Lessons From The C4 Ranch Paying for Patience

We’re taught to trust the process, but sometimes the process is not trustworthy. I learned that this summer working on my 1968 Chevy C10 pickup truck. At the beginning of Summer, the blinkers, windshield wipers, windows, and heater did not function. In addition, the dash pad was cracked and brittle, the steering wheel was charred and crusty, and the dash board itself was peeling and illegible. No problem, each of these problems can be solved with time and effort, or so I thought.

Getting myself under the dashboard to remove all the parts required a new form of contortion and yoga that no amount of mindful breathing could overcome. Nuts and bolts were buried underneath old insulation, rats nests, and each was rusted in place or stripped the first time I tried to remove anything. No problem — any minute now, the process would swoop in and rescue me. I fought through, removed everything over the span of multiple days and afternoons, often working until my forearms and neck cramped from wedging myself in between the seat lever, the brake pedal, and the heater vents. I was making progress, and I had been able to restore most things without new parts. With a sigh of relief, I fixed the blinkers and the wipers and had an ecstatic moment as they each clicked and whirred to life beautifully.

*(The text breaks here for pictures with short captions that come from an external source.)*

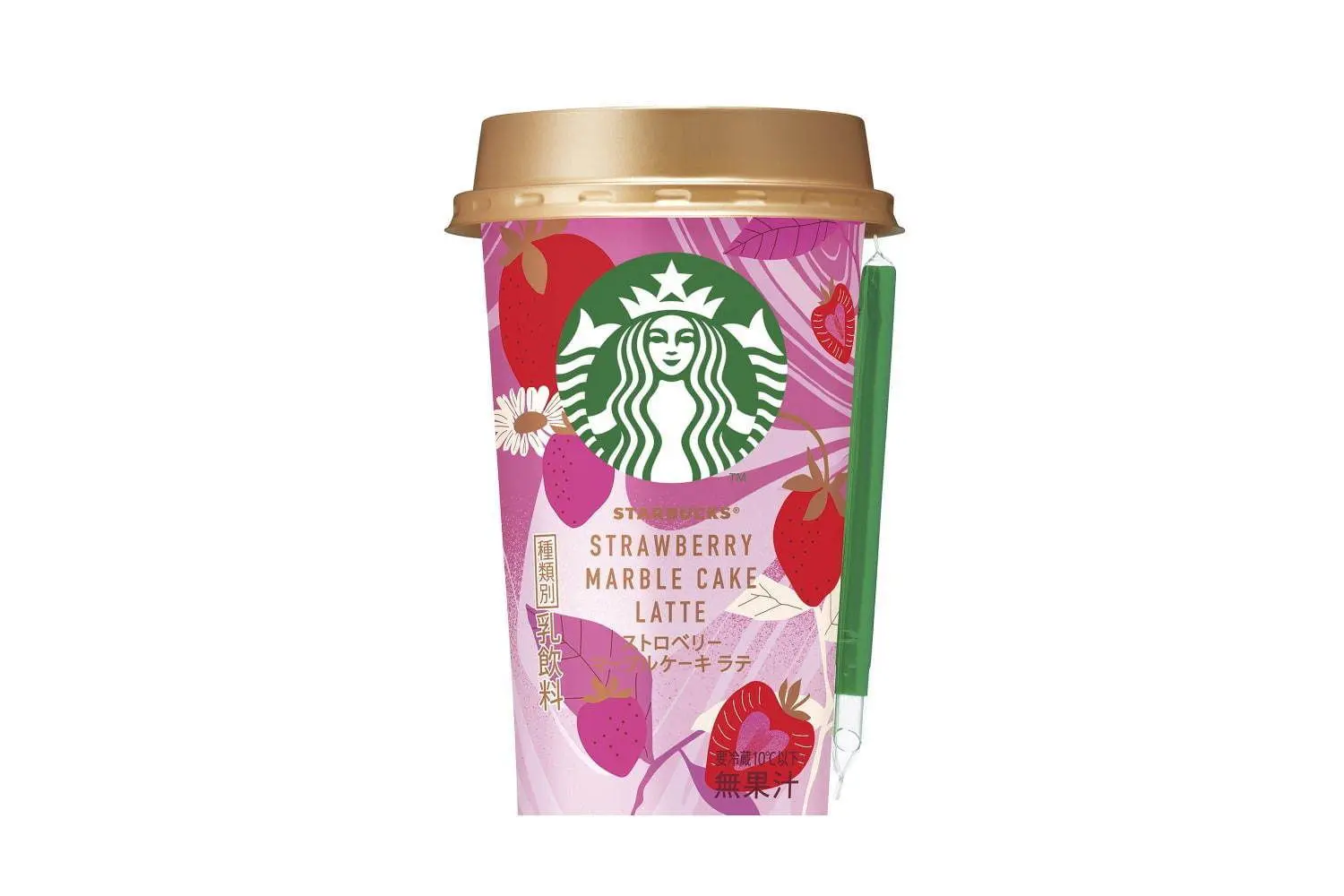 日本便利商店就能買到！星巴克新飲春季甜甜上市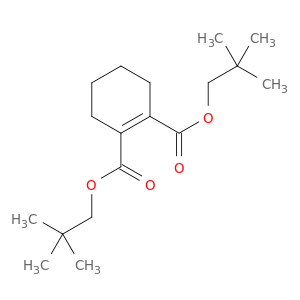 1-Cyclohexene-1,2-dicarboxylic acid, bis(2,2-dimethylpropyl) ester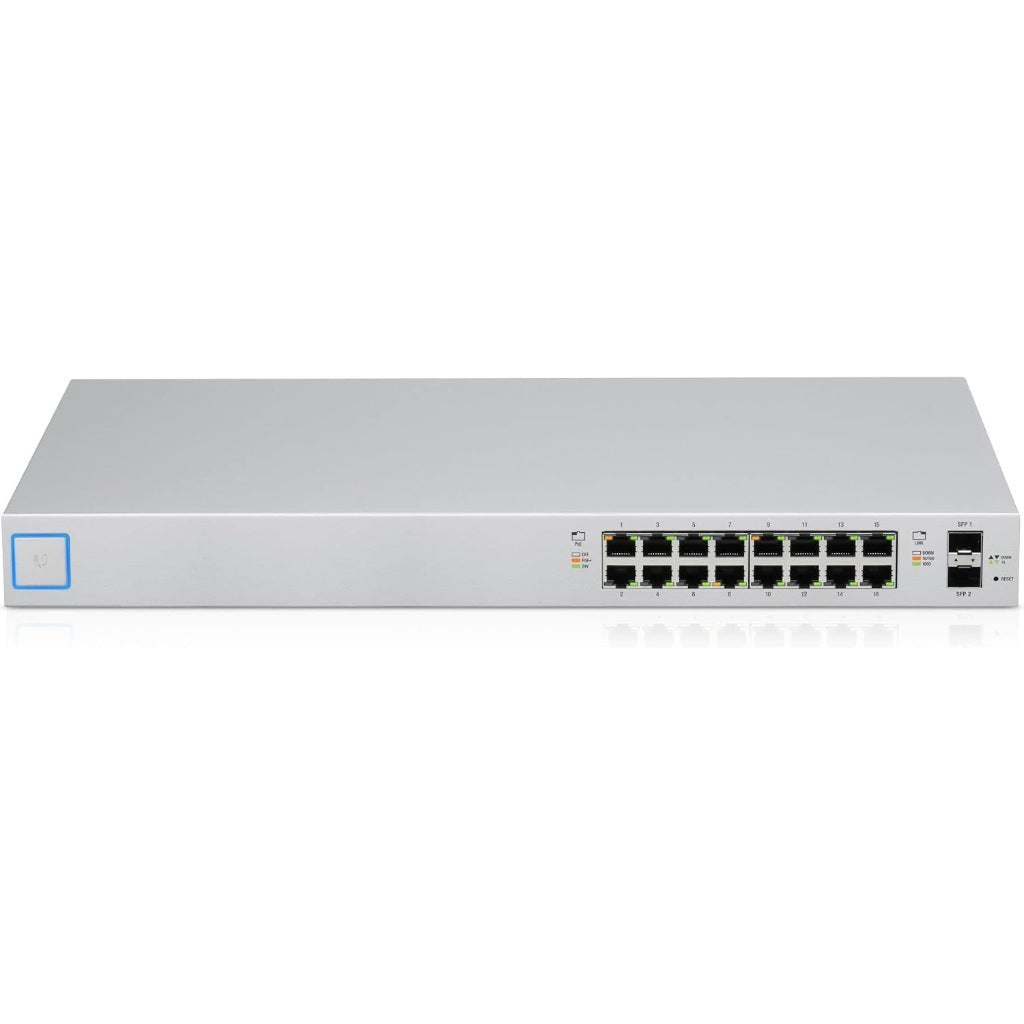 Ubiquiti UniFi 16-Port 150W Gigabit SFP Switch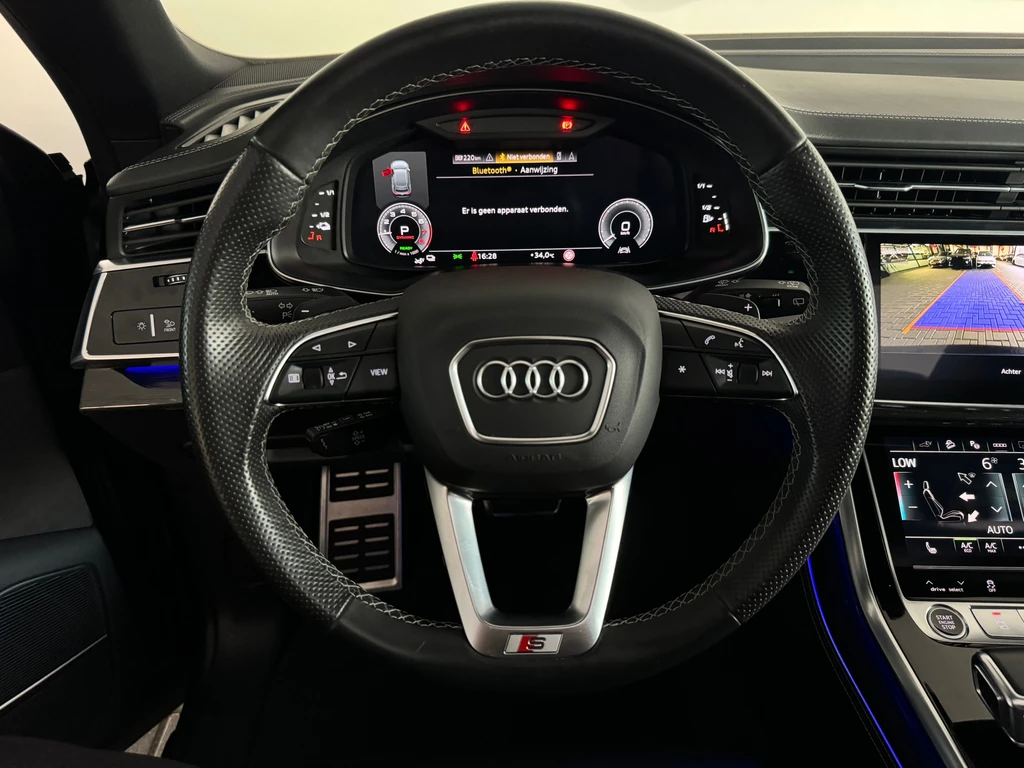 Audi Q8 – foto 14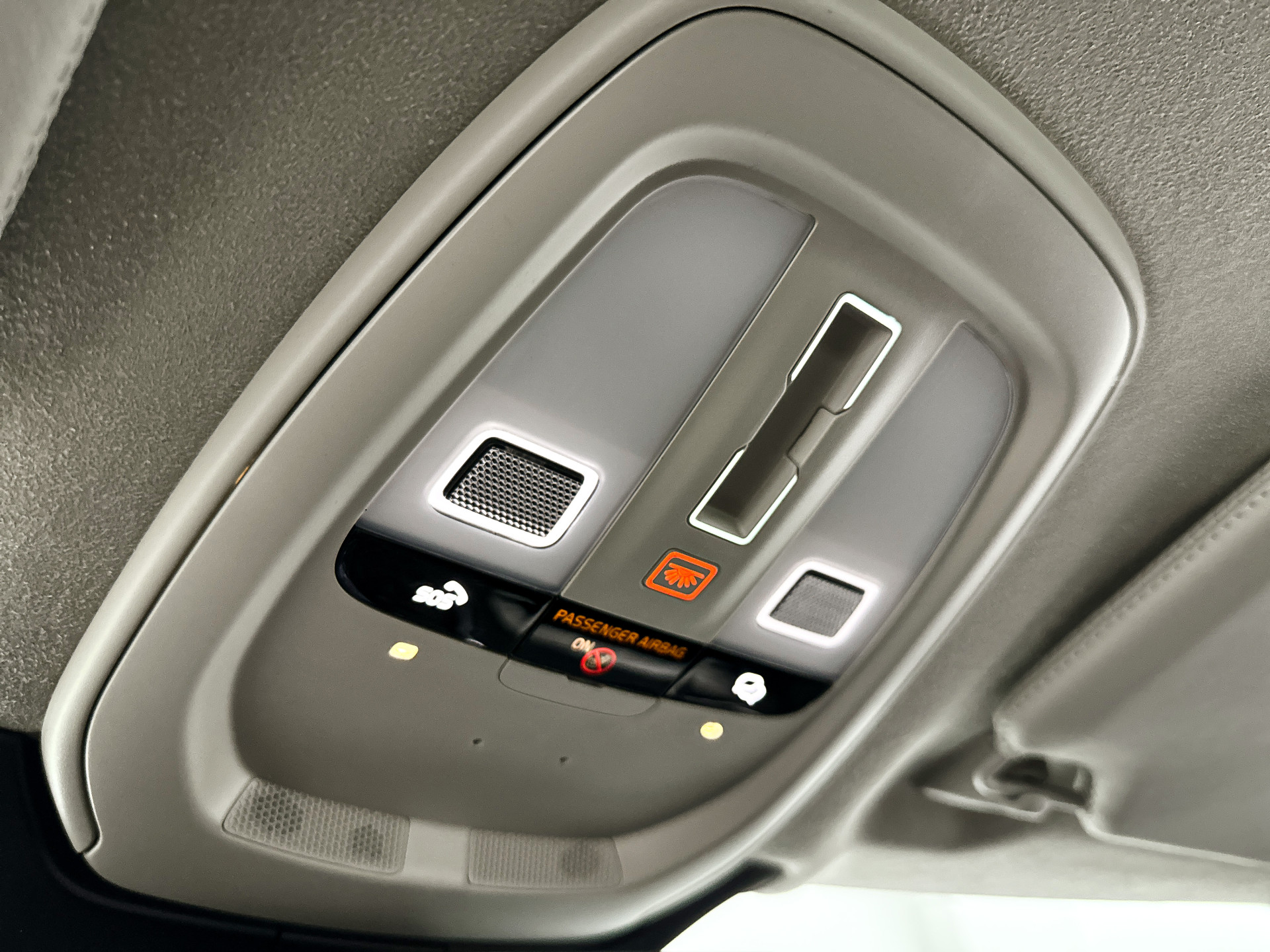 Foto van Volvo Xc90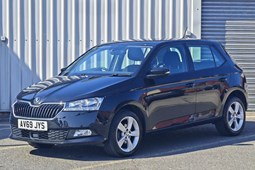 Skoda Fabia Hatchback (15-21) SE L 1.0 TSI 95PS (09/2018 on) 5d For Sale - Hammond Cars Great Yarmouth, Great Yarmouth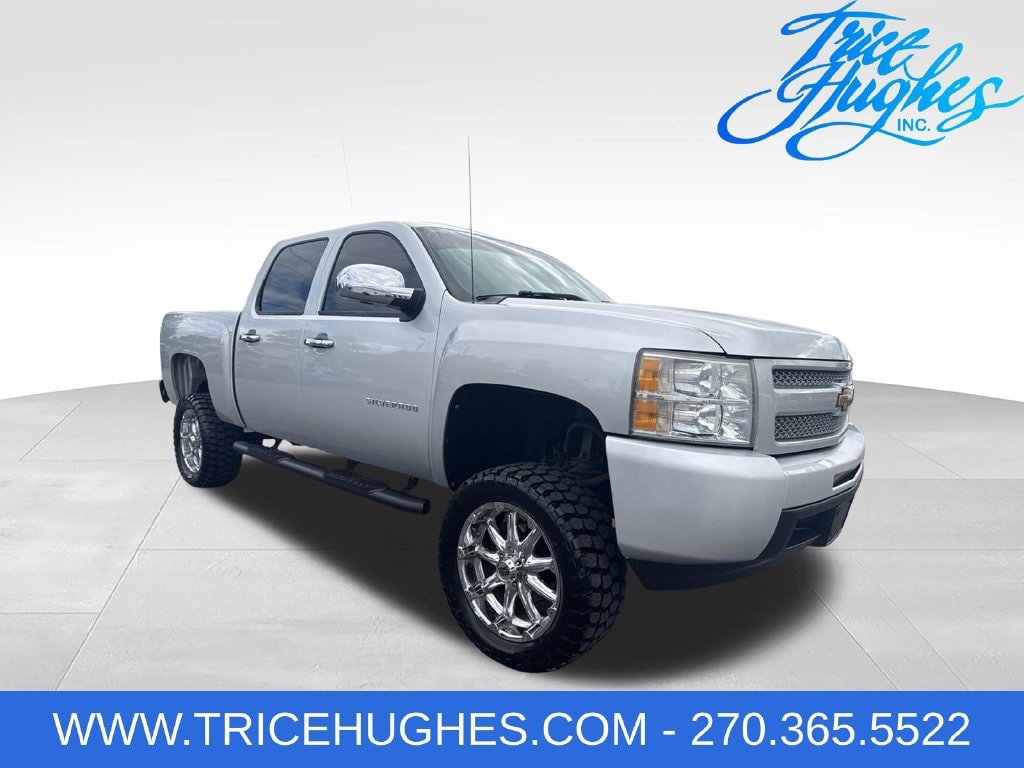 Used 2012 Chevrolet Silverado 1500 W/T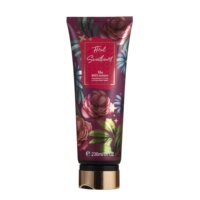 2PCS Parfums originaux Wholesale Skin Care Gift Set Parfum et lotion pour le corps Splash Flower Fragrance Mist Crème hydratante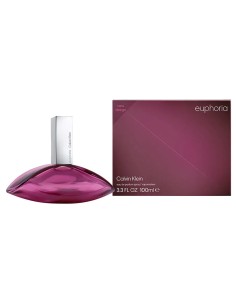 Calvin Klein Euphoria EDP 100 ml para mujer 2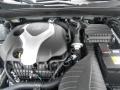 2.0 Liter GDI Turbocharged DOHC 16-Valve D-CVVT 4 Cylinder Engine for 2013 Hyundai Sonata Limited 2.0T #77532209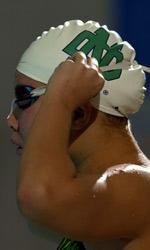 Christel Bouvron describes her second Olympic experience in the first of her diaries from the Athens Games.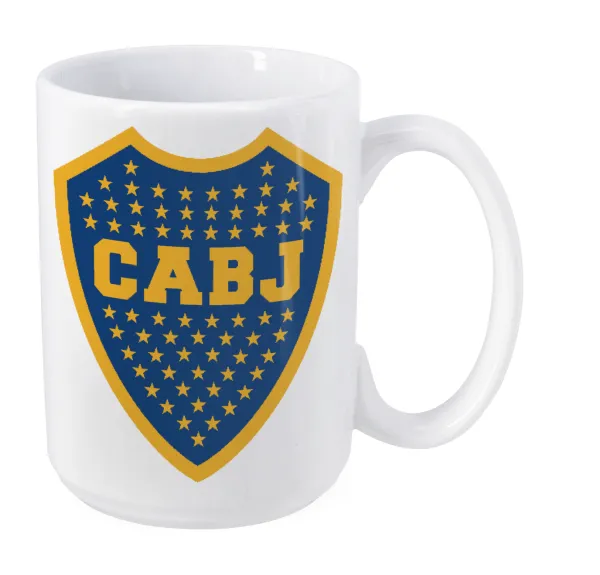 Club Atlético Boca Juniors — 1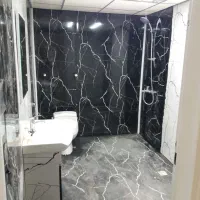 بازسازی سرویس حمام بدون تخریب سریع و تضمینی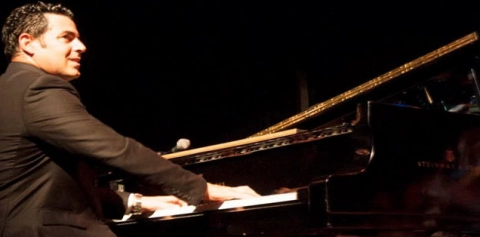 Alejandro Falcón en la nómina del Jazz Plaza 2023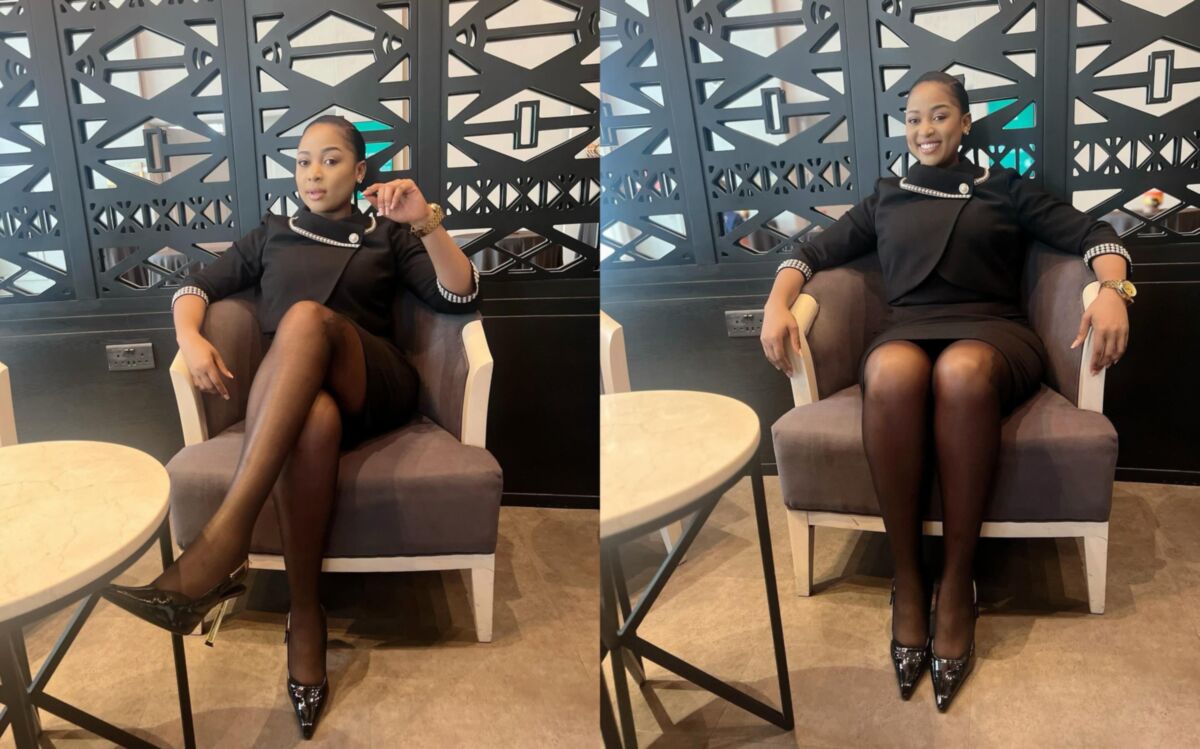 Ebony Pantyhose Beauties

Now, it was time for the glamor projects — the easy stuff. I put the dash bezel (the piece of plastic that holds all the main gauges in the dash board) on my work bench and started sanding and patching the broken pieces. I settled in as I congratulated myself on my Zen calm — ‘this is how I roll,’ I said to myself.’ Soon, it was time for paint. The bezel had long faded chrome accents and a flat black base. Easy — I’d paint the black base, then paint the chrome pieces into a classy shade of silver (chrome is so tacky anyway, I thought), then come back and lay down a few coats of clear coat to make the whole thing look like it was dipped in glass. The first coat of black went down great, until I peeled off the masking tape three days later and pulled up not only the fresh paint I’d laid down, but the underlying paint and a layer of the original plastic underneath. What followed was a three-week battle: bondo would crack, paint would crinkle, run, splatter, peel and repeat. What’s worse, after each layer of paint, I had to wait 24 hours to fix the mistakes. I painted and repainted, determined to get the process in play.

Somewhere in the process, I’d forgotten one key option: money. Deflated, I looked online to find that replacement dash bezels are a whopping $39. The new dash looked better than anything I could have restored, and I installed it in an hour. Sometimes our own patience and desire to get things right can make us overlook simple, practical and superior solutions. In the end, I realized that even if I could have gotten perfect paint, there’d still be no comparison to the original look I got from the new piece. In this case, I paid the price for my patience. Sometimes the process can be overrated, but I’m still loving the sound of my blinkers clicking on and off, which I earned full stop.

How does this relate to the mission of the C4 Foundation? We often can become overly confident in our own abilities to go it alone, to think that we have the answers, and that it is only on our shoulders to get through challenge. Working in a shop provides us a laboratory for looking at how our own minds work under pressure and with few resources. Like life itself, there is always a balance between self-discovery and asking for help. The C4 Foundation exists to support the autonomy and tools that families have discovered that work for them, with a little help from our programs. Similar to my struggles restoring my truck, the long way can work, sure, but in the end calling for help and taking the simple approach was much more effective, and still allowed me to complete many of the steps that were within my skillset. The process does not have to involve going back to first principles with each step, it just has to involve intentional forward progress. I guess I never would have learned that without going through this — the process worked after all.